In the Irish case, due to the limited potential for increasing exports from the main resource-based traded sector (agriculture), we must concentrate on raising production in internationally traded manufactured goods in order to increase domestic consumption and future output growth without pressure on our balance of payments. The vital importance of trade to Ireland is evident since we must import goods for production and consumption due to our limited supply of natural resources and therefore must exchange exports to pay our way. Yet even if we were to imagine an economy that could be totally self-sufficient, differences in consumer tastes and economies of scale would still make it uneconomical to remain isolated. Two important points can therefore be made concerning the relative roles of the traded and non-traded sectors of a small open economy. Firstly the traded sector is vital if the economy needs to purchase imports, and secondly it is this sector that really determines the total level of national output. Total output is determined by production in both sectors, but since the value added to this total from the non-traded sector is determined by its allocated proportion of national spending, it is expansion of the traded sector and its multiplier effects on the protected sector that determine the overall expansion of national output.

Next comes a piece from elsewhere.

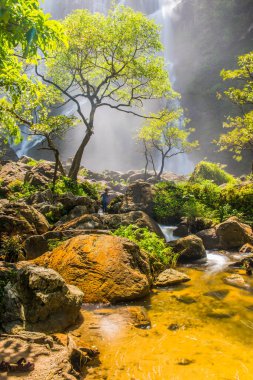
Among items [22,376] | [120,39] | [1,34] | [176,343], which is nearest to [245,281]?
[176,343]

Economic policy in Ireland has concentrated on facilitating expansion of output in this sector. As prices for traded good are exogenously given from international markets, policy has focused on attempting to increase the share of world and Irish investment that the domestic open sector can attract. One of the most obvious policy measures that discriminates between the sectors is the differential tax rates on profits, with the non-traded and traded sectors subject to a 38% and 10% tax on profits respectively. Government grants and subsidies have also been directed largely towards developing export industries which are seen as the primary means to aid the balance of payments and to indirectly enhance growth and employment in other sectors of the economy. The generally accepted view of policy makers, therefore has been that enhancing the competitive position of the economy to attract a greater share of world investment to its traded sector is the key to economic expansion.

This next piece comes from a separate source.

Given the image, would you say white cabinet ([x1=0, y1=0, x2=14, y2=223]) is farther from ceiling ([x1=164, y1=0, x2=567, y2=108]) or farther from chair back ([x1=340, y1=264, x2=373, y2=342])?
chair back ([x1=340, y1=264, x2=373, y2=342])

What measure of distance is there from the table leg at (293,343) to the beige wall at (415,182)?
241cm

Over 900 foreign firms operate in Ireland but less than one-third of their material input needs are met internally. By ensuring foreign firms can be competitively supplied by domestic markets, the output of the non-traded sector as well as the real value added by foreign firms to the economy can be raised. The infrastructure and institutional environment of a country may also serve as important determinants for potential investors, so it is desirable to maintain a supply of utilities. The relative price and quality of labour is also another key competitive factor, and as the most powerful Irish trade unions are based in the non-traded industries, national wage levels are determined to a large extent within this sector. Government efforts to moderate wage levels, therefore, must be directed towards the non-traded sector,and improving education and training services should be at the top of the government's agenda. Finally, it must be recognised that spending on non-traded goods and services accounts for around 60% of national output, which means that policies aimed at price reductions and quality improvements within this sector will not only enhance our competitive position, but also directly improve the living standards and incomes of the population. In essence, the non-traded sector is crucial for the nation's economic welfare and if policy can get the non-traded sector "right", the open sector will take care of itself.
The effects of a single market are most prevalent in the previously unpenenetrated Irish services sector, which will force many firms to drop prices to remain competitive. In this decade, the services sector will face the same shake-out that took place in manufacturing when Ireland joined the EEC in 1973. Dramatic changes have already come to pass in the distribution, transport and financial services sectors, whilst moves to liberalise public purchasing are beginning to expose the traditionally protected public utilities, such as energy and telecommunications to new levels of competition. The movement towards a common market for telecommunications services and equipment (as spelled out in the European Commission 1987 Green Paper) has coaxed Telecom Éireann to review its cost and pricing structures. Finally, with increased mobility of labour and capital in the EU, the prices of goods that remain non-traded will also become indirectly linked with prices in other countries are increasingly harmonised.
Therefore, it is important to realise that if a non-traded sector's performance is damaging Irish competitiveness, the government may be able to alter the sector into a traded one. Foreign competition may then reduce prices and improve quality if the reasons that the sector is non-traded have to do with government policy. The 1992 programme implies precisely such changes for many service industries that have been non-traded.